Basic orientation
How admissions works
It isn't one admissions system but a few, running at once: the public lottery, the two selective public schools, and the separate private track.
Updated June 2026
San Francisco high school admissions feels overwhelming for one reason: it isn't a single process. It's a few separate ones running at the same time, each with its own rules and its own way in. Once you can sort the schools you're considering into the right track, the maze becomes a short list of things to keep straight. There are three tracks.
The public schools
Most of the city's high schools are SFUSD public schools, and they share one process. You don't apply to each one. You submit a single district application and rank the schools you want in order of preference. There are no attendance areas and no feeder patterns at the high school level, so any school in the city is open to any resident family, whatever your address.
Everyone calls this "the lottery," which isn't quite right. It's really a choice system: the district tries to place your student at the highest school on your list that has room, applies a fixed set of tiebreakers when a school is oversubscribed, and reaches for a random number only after those. None of it turns on your student's grades. The SFUSD application walks through the whole thing, tiebreakers and all.

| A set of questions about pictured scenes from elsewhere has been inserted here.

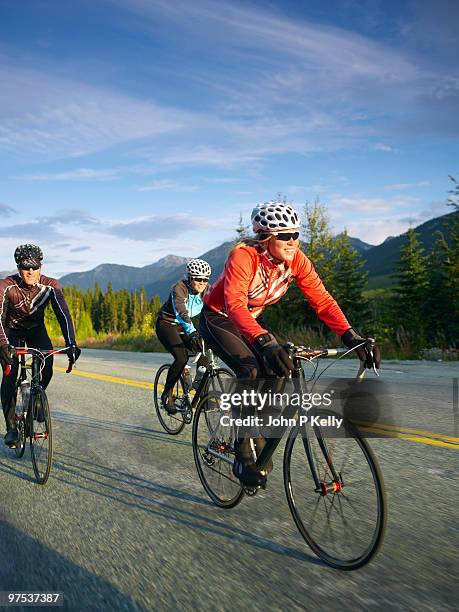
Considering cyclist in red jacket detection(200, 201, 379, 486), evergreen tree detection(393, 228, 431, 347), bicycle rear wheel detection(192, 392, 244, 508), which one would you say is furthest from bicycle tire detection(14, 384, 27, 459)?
evergreen tree detection(393, 228, 431, 347)

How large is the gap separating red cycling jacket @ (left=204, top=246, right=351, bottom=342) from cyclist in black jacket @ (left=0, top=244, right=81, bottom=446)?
207 centimetres

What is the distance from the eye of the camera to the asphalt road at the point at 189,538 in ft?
8.99

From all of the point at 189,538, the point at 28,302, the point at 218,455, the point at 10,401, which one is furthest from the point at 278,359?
the point at 10,401

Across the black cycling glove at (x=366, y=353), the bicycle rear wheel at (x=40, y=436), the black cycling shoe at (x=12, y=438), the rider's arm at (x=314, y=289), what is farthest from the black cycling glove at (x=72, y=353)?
the black cycling glove at (x=366, y=353)

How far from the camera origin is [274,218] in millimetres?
3676

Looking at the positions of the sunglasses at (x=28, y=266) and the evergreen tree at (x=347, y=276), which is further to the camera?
the evergreen tree at (x=347, y=276)

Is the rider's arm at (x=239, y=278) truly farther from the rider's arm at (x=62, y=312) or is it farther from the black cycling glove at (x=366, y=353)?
the rider's arm at (x=62, y=312)

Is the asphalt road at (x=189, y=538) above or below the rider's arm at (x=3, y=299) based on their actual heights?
below

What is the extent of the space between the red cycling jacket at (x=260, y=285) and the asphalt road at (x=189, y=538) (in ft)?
4.40

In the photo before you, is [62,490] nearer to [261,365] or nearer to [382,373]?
[261,365]

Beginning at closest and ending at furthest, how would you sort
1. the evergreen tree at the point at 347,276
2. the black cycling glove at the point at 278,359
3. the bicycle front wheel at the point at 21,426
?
the black cycling glove at the point at 278,359, the bicycle front wheel at the point at 21,426, the evergreen tree at the point at 347,276

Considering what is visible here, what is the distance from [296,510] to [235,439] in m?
0.84

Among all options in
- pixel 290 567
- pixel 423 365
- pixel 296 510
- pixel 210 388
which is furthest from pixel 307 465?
pixel 423 365

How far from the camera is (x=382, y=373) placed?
10.7m
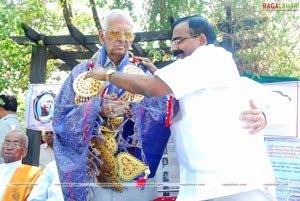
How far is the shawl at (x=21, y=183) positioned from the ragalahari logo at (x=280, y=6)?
97.2 inches

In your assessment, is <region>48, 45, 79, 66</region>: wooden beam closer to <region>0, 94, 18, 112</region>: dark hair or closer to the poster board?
<region>0, 94, 18, 112</region>: dark hair

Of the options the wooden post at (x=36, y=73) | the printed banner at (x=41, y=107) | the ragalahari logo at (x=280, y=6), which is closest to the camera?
the ragalahari logo at (x=280, y=6)

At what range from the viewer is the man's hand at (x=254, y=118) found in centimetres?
206

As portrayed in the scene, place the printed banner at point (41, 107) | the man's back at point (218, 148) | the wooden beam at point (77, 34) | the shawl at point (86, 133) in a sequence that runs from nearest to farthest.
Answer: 1. the man's back at point (218, 148)
2. the shawl at point (86, 133)
3. the printed banner at point (41, 107)
4. the wooden beam at point (77, 34)

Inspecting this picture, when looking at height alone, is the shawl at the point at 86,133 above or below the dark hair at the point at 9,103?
below

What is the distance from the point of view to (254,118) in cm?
207

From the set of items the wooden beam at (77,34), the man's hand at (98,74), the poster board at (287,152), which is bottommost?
the poster board at (287,152)

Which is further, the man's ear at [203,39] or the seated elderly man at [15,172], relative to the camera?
the seated elderly man at [15,172]

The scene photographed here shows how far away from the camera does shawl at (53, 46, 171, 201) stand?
249 cm

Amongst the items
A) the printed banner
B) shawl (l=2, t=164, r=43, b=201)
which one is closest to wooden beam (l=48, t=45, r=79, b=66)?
the printed banner

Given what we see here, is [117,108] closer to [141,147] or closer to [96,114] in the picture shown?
[96,114]

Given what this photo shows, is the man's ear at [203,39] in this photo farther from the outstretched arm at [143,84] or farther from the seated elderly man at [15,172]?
the seated elderly man at [15,172]

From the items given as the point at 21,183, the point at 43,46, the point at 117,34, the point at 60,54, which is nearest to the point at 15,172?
the point at 21,183

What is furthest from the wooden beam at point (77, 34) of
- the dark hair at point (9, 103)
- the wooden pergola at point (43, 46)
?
the dark hair at point (9, 103)
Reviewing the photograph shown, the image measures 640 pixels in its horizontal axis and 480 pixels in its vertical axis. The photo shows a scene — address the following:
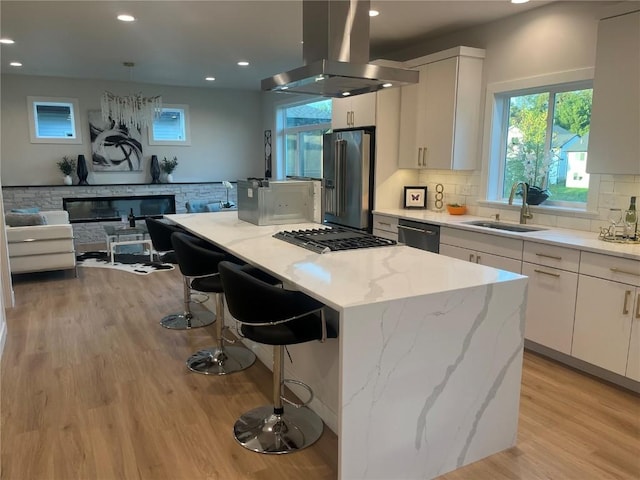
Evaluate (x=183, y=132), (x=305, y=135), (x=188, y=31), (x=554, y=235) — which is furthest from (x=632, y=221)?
(x=183, y=132)

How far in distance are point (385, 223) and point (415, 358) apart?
9.89ft

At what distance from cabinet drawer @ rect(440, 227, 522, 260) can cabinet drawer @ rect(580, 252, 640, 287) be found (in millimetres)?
509

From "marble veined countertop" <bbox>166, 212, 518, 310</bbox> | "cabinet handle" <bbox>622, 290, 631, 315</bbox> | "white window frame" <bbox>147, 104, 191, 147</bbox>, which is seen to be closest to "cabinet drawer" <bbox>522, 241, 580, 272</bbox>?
"cabinet handle" <bbox>622, 290, 631, 315</bbox>

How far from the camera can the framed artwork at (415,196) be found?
5125 mm

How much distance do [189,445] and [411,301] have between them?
1392 mm

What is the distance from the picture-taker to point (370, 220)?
516 centimetres

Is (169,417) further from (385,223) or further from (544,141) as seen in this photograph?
(544,141)

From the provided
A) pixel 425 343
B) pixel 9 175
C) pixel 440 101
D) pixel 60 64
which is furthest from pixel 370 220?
pixel 9 175

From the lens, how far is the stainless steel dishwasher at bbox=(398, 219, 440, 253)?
4242 millimetres

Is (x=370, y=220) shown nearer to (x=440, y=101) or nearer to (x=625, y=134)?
(x=440, y=101)

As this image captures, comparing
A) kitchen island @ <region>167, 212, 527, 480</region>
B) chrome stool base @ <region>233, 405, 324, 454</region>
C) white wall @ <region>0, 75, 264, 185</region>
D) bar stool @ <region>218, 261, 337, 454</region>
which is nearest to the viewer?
kitchen island @ <region>167, 212, 527, 480</region>

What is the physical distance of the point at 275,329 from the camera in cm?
216

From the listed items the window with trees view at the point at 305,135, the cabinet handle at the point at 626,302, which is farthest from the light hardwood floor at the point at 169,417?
the window with trees view at the point at 305,135

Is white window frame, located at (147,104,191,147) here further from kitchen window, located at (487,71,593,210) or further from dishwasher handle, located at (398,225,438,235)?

The public round runs on its own calendar. Applications close in late winter, around the start of February. Offers go out in mid-March, and you accept within a couple of weeks. After that, a rolling waitlist round runs into the summer. Treat the exact dates as moving targets and confirm them on SFUSD's enrollment site each year.
The two selective public schools
Two SFUSD schools admit on their own terms instead of through the lottery. Lowell goes on academic record, weighing middle-school grades and test scores, with a smaller share of seats decided more holistically; its exact method has changed more than once lately, so check the current criteria when your time comes. Ruth Asawa School of the Arts (SOTA) admits by audition or portfolio in an art form, on an earlier calendar than everyone else. Both are free, and both are a separate application inside the public system.
The private schools
Independent and faith-based schools have nothing to do with the SFUSD application. Each runs its own process, with its own deadline (often early to mid January), its own test where one is required, its own interviews, and its own notification date. The Archdiocesan Catholic schools share one entrance test, the HSPT, while independents that test use the ISEE or SSAT.
So a family weighing both public and private is really running two races at once: one SFUSD application for the public schools, and a separate application to each private school. Taken all at once, it is a lot. So don't take it all at once. Sort the schools you're considering into their tracks first. The rest of the process then arrives a piece at a time, each with its own guide: visiting schools, testing, essays, interviews, financial aid, and the final call.